> Source material
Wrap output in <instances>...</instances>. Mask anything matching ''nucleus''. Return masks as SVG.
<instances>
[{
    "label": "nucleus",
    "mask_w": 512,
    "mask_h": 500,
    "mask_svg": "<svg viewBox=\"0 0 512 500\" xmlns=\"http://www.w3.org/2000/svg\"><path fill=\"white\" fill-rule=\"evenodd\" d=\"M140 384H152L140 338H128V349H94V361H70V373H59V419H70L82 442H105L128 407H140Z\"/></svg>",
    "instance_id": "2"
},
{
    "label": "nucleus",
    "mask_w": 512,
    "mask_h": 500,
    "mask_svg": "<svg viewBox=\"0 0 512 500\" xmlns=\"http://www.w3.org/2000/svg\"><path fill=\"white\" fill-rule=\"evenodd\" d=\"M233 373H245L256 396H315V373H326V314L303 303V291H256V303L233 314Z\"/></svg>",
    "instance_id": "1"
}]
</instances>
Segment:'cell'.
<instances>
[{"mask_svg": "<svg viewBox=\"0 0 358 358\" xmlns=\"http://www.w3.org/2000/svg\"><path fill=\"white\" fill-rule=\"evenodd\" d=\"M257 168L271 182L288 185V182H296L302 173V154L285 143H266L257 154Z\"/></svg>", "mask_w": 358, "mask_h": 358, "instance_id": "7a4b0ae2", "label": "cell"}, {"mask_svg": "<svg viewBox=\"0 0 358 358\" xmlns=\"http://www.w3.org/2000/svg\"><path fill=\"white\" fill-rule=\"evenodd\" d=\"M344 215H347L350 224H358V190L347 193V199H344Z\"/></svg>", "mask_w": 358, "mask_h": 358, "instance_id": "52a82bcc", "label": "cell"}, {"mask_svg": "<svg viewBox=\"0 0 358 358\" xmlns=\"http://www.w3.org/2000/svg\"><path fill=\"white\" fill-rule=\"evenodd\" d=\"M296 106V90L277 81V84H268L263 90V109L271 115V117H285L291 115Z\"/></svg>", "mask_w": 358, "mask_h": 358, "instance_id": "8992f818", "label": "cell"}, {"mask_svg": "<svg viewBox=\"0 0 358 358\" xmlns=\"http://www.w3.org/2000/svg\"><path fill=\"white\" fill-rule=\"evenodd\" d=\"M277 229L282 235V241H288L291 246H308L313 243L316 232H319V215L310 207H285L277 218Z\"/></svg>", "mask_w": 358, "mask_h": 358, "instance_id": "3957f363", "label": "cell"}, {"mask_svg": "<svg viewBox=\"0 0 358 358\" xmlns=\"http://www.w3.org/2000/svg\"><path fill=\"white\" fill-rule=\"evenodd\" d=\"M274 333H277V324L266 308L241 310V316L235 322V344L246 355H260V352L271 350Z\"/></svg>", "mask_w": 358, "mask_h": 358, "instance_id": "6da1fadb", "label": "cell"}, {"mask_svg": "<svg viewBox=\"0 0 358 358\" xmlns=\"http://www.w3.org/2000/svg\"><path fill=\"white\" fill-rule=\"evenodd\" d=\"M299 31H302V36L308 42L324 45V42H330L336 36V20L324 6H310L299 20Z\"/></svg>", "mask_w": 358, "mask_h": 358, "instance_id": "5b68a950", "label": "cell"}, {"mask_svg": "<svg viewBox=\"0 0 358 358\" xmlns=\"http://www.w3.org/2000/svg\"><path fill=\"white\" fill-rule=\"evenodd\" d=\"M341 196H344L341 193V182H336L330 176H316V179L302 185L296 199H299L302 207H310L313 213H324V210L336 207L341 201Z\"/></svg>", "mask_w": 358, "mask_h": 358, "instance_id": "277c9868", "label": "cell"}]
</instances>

> Work required
Update the records above by replacing "Segment" with "Outline" and leaving everything else unchanged.

> Task response
Wrap output in <instances>...</instances>. Mask anything matching ''nucleus''. Return masks as SVG.
<instances>
[{
    "label": "nucleus",
    "mask_w": 512,
    "mask_h": 500,
    "mask_svg": "<svg viewBox=\"0 0 512 500\" xmlns=\"http://www.w3.org/2000/svg\"><path fill=\"white\" fill-rule=\"evenodd\" d=\"M140 384H152L140 338H128V349H94V361H70V373H59V419H70L82 442H105L128 407H140Z\"/></svg>",
    "instance_id": "2"
},
{
    "label": "nucleus",
    "mask_w": 512,
    "mask_h": 500,
    "mask_svg": "<svg viewBox=\"0 0 512 500\" xmlns=\"http://www.w3.org/2000/svg\"><path fill=\"white\" fill-rule=\"evenodd\" d=\"M233 373H245L256 396H315V373H326V314L303 303V291H256V303L233 314Z\"/></svg>",
    "instance_id": "1"
}]
</instances>
Outline:'cell'.
<instances>
[{"mask_svg": "<svg viewBox=\"0 0 358 358\" xmlns=\"http://www.w3.org/2000/svg\"><path fill=\"white\" fill-rule=\"evenodd\" d=\"M257 168L271 182L288 185V182H296L302 173V154L285 143H266L257 154Z\"/></svg>", "mask_w": 358, "mask_h": 358, "instance_id": "7a4b0ae2", "label": "cell"}, {"mask_svg": "<svg viewBox=\"0 0 358 358\" xmlns=\"http://www.w3.org/2000/svg\"><path fill=\"white\" fill-rule=\"evenodd\" d=\"M344 215H347L350 224H358V190L347 193V199H344Z\"/></svg>", "mask_w": 358, "mask_h": 358, "instance_id": "52a82bcc", "label": "cell"}, {"mask_svg": "<svg viewBox=\"0 0 358 358\" xmlns=\"http://www.w3.org/2000/svg\"><path fill=\"white\" fill-rule=\"evenodd\" d=\"M296 106V90L277 81V84H268L263 90V109L271 115V117H285L291 115Z\"/></svg>", "mask_w": 358, "mask_h": 358, "instance_id": "8992f818", "label": "cell"}, {"mask_svg": "<svg viewBox=\"0 0 358 358\" xmlns=\"http://www.w3.org/2000/svg\"><path fill=\"white\" fill-rule=\"evenodd\" d=\"M277 229L282 235V241H288L291 246H308L313 243L316 232H319V215L310 207H285L277 218Z\"/></svg>", "mask_w": 358, "mask_h": 358, "instance_id": "3957f363", "label": "cell"}, {"mask_svg": "<svg viewBox=\"0 0 358 358\" xmlns=\"http://www.w3.org/2000/svg\"><path fill=\"white\" fill-rule=\"evenodd\" d=\"M274 333H277V324L266 308L241 310V316L235 322V344L246 355H260V352L271 350Z\"/></svg>", "mask_w": 358, "mask_h": 358, "instance_id": "6da1fadb", "label": "cell"}, {"mask_svg": "<svg viewBox=\"0 0 358 358\" xmlns=\"http://www.w3.org/2000/svg\"><path fill=\"white\" fill-rule=\"evenodd\" d=\"M299 31H302V36L308 42L324 45V42H330L336 36V20L324 6H310L299 20Z\"/></svg>", "mask_w": 358, "mask_h": 358, "instance_id": "5b68a950", "label": "cell"}, {"mask_svg": "<svg viewBox=\"0 0 358 358\" xmlns=\"http://www.w3.org/2000/svg\"><path fill=\"white\" fill-rule=\"evenodd\" d=\"M341 196H344L341 193V182H336L330 176H316V179L302 185L296 199H299L302 207H310L313 213H324V210L336 207L341 201Z\"/></svg>", "mask_w": 358, "mask_h": 358, "instance_id": "277c9868", "label": "cell"}]
</instances>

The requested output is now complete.